Personal information
- Date of birth: 8 March 1989 (age 37)
- Place of birth: Berlin, West Germany
- Height: 1.74 m (5 ft 9 in)
- Position: Midfielder

Youth career
- Reinickendorfer Füchse
- Frohnauer SC
- 0000–2003: 1. FC Lübars
- 2003–2008: Hertha BSC

Senior career*
- Years: Team / Apps / (Gls)
- 2008–2010: Hertha BSC II / 28 / (2)
- 2010–2011: Eintracht Braunschweig / 1 / (0)
- 2010–2011: Eintracht Braunschweig II / 15 / (1)
- 2011: Carl Zeiss Jena / 0 / (0)
- 2011–2013: SV Babelsberg 03 / 20 / (0)
- 2013–2014: RKC Waalwijk / 0 / (0)
- 2014: SV Babelsberg 03 / 15 / (2)
- 2014–2016: Hessen Kassel / 52 / (3)
- 2016–2018: Teutonia Watzenborn-Steinberg / 50 / (8)
- 2018–2022: VSG Altglienicke / 56 / (3)

= Dennis Lemke =

German footballer

Dennis Lemke (born 8 March 1989) is a German footballer who most recently played as a midfielder for VSG Altglienicke in the Regionalliga Nordost.

==Career==
After playing youth football for various clubs in his hometown of Berlin, Lemke joined Eintracht Braunschweig in the 3. Liga from Hertha BSC's reserve side in 2010. At Braunschweig, Lemke made his professional debut on 21 September 2010 in a league game against FC Rot-Weiß Erfurt, but could not establish himself in the team afterwards.
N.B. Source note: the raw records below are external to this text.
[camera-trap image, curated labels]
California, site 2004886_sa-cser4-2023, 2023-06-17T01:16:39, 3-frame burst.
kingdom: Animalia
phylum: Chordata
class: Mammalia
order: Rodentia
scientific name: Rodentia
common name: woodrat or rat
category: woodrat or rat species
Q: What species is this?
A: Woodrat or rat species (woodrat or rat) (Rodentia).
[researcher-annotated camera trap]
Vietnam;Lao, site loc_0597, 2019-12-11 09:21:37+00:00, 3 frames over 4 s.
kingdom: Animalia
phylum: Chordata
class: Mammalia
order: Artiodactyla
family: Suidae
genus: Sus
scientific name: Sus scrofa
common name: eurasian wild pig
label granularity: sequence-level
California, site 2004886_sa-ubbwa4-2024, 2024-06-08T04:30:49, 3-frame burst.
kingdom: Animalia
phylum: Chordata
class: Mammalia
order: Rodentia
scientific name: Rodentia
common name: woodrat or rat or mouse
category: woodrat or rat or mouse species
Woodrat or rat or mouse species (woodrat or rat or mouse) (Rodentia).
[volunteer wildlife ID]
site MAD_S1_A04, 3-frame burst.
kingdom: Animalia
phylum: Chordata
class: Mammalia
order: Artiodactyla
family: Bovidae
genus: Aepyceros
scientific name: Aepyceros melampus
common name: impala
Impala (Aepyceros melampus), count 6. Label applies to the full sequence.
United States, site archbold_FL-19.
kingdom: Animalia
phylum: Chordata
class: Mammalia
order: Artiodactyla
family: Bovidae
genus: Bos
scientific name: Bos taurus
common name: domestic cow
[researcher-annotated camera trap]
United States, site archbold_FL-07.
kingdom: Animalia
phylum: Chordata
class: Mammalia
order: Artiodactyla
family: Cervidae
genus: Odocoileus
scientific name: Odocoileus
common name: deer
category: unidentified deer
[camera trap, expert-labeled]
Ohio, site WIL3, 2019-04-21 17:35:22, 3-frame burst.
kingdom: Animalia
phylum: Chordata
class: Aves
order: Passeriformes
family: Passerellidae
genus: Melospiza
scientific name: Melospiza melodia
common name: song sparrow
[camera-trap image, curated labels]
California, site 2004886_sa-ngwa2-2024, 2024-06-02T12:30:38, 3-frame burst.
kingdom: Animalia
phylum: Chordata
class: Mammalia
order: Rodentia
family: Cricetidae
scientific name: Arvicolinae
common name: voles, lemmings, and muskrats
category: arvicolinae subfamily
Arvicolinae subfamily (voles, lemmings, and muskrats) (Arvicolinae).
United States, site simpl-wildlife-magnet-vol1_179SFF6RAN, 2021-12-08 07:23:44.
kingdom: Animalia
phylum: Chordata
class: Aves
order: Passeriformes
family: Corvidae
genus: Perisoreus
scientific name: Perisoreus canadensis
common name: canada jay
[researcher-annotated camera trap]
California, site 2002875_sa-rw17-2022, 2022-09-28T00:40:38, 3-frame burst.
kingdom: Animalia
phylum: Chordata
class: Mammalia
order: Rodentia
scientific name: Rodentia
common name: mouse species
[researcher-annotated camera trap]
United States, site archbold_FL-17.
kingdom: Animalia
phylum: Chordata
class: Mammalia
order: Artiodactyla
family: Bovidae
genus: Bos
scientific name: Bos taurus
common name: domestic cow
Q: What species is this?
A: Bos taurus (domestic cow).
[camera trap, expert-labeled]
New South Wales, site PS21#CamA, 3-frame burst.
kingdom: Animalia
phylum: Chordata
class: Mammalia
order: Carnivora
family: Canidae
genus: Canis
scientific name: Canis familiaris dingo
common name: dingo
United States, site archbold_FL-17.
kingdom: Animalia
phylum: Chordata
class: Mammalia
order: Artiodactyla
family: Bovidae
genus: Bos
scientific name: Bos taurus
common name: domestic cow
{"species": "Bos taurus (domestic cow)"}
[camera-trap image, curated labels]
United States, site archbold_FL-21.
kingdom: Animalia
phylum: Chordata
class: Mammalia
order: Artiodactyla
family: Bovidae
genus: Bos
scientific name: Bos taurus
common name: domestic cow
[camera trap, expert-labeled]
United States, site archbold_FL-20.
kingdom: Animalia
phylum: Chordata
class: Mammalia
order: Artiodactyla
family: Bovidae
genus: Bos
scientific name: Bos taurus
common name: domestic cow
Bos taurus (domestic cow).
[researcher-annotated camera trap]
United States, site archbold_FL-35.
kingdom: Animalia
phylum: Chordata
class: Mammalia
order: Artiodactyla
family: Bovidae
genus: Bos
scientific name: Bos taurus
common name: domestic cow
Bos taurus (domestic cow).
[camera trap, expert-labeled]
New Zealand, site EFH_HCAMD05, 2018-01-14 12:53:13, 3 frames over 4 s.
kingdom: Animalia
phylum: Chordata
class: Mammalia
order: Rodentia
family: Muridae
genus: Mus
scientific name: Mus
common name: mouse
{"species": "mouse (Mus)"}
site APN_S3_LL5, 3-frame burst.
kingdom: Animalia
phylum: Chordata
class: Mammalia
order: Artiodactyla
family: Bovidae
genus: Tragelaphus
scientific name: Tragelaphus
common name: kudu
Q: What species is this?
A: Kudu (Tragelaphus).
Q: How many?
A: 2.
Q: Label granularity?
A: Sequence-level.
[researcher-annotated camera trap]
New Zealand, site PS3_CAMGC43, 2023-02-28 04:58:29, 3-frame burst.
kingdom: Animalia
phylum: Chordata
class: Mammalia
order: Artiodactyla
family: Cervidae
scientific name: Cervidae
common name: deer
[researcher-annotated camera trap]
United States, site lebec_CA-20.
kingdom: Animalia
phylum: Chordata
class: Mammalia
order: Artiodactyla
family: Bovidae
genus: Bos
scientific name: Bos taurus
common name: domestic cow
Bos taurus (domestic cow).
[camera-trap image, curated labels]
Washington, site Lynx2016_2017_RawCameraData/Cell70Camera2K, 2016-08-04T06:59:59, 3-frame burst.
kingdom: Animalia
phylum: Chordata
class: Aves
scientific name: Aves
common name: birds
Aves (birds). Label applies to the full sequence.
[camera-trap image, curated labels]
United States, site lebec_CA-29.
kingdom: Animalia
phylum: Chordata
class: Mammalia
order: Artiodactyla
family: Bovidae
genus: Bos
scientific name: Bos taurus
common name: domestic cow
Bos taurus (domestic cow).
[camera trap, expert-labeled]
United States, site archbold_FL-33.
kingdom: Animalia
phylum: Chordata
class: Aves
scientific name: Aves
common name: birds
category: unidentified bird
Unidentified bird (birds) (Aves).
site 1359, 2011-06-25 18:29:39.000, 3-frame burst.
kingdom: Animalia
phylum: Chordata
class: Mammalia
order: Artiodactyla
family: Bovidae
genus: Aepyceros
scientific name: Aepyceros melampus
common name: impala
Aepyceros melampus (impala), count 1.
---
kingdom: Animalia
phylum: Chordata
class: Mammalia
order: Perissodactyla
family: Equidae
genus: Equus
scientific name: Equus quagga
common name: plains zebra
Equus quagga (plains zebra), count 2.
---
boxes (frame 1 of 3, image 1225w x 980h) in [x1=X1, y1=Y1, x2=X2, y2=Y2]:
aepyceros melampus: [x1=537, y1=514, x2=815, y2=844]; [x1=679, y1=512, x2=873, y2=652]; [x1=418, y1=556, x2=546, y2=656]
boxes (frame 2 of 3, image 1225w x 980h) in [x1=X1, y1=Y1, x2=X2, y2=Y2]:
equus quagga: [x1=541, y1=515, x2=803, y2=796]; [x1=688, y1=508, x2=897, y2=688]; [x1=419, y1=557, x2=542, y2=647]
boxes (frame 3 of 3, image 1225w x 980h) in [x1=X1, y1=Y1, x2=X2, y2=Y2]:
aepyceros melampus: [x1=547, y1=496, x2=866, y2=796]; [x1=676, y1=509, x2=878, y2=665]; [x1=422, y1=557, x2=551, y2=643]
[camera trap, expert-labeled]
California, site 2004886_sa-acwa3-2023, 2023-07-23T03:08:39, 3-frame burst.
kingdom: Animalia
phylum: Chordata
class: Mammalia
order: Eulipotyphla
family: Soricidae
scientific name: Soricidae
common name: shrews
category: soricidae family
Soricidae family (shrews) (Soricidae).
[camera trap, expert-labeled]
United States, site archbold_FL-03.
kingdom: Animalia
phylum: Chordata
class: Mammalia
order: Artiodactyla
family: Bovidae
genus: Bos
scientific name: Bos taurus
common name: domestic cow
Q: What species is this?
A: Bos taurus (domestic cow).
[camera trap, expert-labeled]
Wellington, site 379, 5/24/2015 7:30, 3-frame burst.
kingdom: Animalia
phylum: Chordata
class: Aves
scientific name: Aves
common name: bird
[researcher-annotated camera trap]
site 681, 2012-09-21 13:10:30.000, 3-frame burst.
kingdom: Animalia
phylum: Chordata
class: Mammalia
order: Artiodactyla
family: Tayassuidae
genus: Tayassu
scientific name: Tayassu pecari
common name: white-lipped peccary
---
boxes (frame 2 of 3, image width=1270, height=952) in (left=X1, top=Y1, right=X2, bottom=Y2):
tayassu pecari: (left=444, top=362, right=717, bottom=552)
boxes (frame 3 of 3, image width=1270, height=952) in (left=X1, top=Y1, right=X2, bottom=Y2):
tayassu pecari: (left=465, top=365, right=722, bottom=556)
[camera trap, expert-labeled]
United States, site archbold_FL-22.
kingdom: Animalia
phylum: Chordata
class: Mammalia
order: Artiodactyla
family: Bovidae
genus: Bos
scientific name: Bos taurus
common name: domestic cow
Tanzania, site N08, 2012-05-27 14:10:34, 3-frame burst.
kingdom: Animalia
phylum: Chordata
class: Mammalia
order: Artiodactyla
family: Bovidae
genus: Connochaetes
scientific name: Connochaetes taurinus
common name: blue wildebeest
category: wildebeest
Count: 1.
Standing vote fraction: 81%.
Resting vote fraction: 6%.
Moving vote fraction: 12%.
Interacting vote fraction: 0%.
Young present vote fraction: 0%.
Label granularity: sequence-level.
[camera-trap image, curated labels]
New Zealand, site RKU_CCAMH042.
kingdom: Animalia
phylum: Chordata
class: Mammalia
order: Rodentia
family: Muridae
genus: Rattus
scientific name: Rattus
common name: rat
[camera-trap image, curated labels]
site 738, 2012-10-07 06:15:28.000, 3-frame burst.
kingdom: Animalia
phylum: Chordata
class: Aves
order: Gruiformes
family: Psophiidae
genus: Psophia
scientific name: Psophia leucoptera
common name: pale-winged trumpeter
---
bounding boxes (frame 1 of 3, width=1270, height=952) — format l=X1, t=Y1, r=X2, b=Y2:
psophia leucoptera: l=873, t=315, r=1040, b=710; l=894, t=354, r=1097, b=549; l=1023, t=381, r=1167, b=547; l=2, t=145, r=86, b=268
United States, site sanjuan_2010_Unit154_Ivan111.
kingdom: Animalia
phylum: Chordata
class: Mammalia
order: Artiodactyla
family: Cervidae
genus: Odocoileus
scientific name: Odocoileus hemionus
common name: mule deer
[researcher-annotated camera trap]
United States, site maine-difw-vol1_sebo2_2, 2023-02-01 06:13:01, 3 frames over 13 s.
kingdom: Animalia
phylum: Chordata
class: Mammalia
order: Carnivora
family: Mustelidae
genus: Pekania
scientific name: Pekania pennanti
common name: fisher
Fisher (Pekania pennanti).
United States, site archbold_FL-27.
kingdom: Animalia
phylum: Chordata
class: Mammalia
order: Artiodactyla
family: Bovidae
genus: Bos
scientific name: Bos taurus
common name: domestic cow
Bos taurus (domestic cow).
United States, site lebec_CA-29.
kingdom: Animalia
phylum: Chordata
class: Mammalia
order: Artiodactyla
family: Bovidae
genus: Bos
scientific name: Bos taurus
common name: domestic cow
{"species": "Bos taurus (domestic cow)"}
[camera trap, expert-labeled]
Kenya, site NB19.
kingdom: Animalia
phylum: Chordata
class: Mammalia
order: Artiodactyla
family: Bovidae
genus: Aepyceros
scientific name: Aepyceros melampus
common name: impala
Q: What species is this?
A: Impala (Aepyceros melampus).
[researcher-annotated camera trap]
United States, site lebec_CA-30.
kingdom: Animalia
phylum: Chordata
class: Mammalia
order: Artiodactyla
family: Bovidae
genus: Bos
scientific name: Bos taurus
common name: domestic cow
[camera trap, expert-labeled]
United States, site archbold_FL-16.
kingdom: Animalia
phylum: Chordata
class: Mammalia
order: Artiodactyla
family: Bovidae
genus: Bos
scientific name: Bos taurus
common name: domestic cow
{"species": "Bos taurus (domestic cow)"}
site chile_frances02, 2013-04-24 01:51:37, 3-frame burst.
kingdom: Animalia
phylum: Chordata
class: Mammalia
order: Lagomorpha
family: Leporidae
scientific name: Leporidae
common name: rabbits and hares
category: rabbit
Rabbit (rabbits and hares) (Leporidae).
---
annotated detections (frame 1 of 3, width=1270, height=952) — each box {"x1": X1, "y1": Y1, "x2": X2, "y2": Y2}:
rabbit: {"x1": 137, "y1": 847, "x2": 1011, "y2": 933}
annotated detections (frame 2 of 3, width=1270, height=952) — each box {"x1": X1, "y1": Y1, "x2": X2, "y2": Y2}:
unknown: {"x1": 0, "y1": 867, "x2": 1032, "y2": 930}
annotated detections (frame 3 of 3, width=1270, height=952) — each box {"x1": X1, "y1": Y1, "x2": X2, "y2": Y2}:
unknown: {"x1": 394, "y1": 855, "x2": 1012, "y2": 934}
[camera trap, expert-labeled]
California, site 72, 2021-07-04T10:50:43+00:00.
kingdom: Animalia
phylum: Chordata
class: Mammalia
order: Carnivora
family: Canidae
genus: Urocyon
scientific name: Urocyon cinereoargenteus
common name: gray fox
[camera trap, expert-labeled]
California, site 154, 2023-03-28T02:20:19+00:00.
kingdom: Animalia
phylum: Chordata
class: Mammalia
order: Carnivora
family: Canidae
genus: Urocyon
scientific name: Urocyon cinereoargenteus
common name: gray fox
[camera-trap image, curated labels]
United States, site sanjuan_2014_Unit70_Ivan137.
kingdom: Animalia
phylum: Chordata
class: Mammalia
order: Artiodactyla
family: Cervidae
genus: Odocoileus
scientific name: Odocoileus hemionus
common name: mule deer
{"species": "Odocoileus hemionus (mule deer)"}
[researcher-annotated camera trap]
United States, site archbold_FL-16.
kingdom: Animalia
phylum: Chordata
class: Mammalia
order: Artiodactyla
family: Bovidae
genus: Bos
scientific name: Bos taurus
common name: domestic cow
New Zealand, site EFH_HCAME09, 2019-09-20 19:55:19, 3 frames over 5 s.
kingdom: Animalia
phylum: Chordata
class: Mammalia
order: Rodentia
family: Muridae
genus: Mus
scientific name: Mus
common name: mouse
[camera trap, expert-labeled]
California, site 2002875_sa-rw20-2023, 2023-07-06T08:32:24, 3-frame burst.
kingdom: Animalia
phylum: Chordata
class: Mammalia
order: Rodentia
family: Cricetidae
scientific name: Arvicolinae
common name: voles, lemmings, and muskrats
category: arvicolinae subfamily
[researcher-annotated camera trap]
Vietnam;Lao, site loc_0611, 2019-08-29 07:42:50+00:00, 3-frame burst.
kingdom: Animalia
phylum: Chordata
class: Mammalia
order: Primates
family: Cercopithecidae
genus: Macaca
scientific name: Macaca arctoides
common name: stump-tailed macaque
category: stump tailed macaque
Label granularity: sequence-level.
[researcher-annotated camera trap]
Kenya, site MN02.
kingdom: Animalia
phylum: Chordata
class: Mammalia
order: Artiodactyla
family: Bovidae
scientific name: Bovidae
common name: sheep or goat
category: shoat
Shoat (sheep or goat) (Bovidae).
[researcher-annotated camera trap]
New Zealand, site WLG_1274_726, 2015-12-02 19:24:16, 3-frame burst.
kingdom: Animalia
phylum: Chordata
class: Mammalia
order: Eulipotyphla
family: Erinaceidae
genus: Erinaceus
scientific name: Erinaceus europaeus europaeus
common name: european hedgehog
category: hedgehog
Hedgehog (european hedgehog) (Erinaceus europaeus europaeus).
He subsequently left Braunschweig at the end of the season. After a short stint at Carl Zeiss Jena Lemke signed a contract with 3. Liga side SV Babelsberg 03 in 2011. In 2013, he transferred to the Dutch Eredivisie club RKC Waalwijk. In January 2014, Lemke rejoined his former team SV Babelsberg 03 on a free transfer after he had not been able to impress RKC Waalwijk. Half a season later, he signed for Hessen Kassel.